> _ACTION ITEM_
Go line by line through the data below and work out how many lines contain "other"; the answer is that number alone.

> _DATASET SECTION_
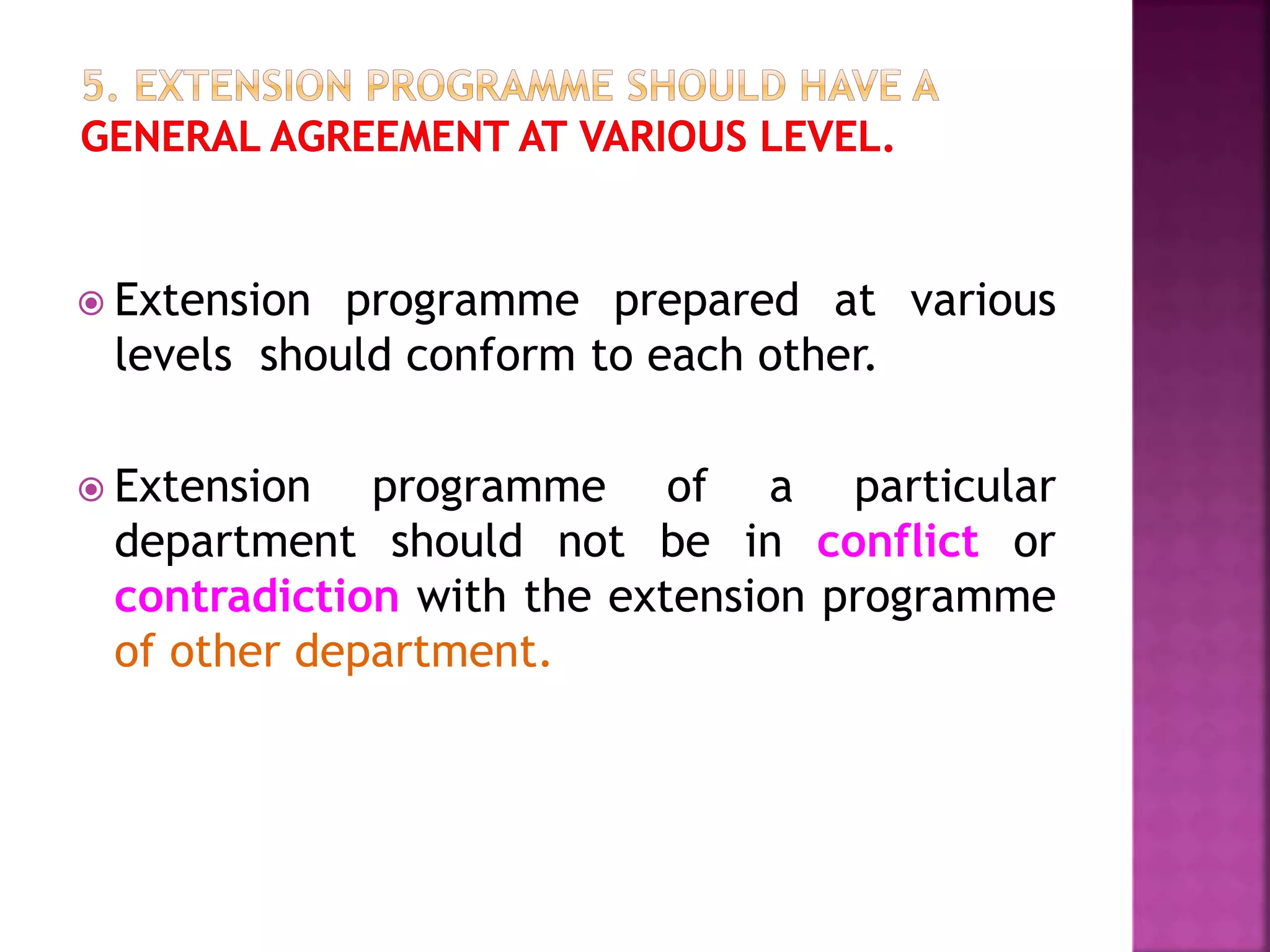 5. EXTENSION PROGRAMME SHOULD HAVE A GENERAL AGREEMENT AT VARIOUS LEVEL.

Extension programme prepared at various levels should conform to each other.

Extension programme of a particular department should not be in conflict or contradiction with the extension programme of other department.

> _FINAL ANSWER_
2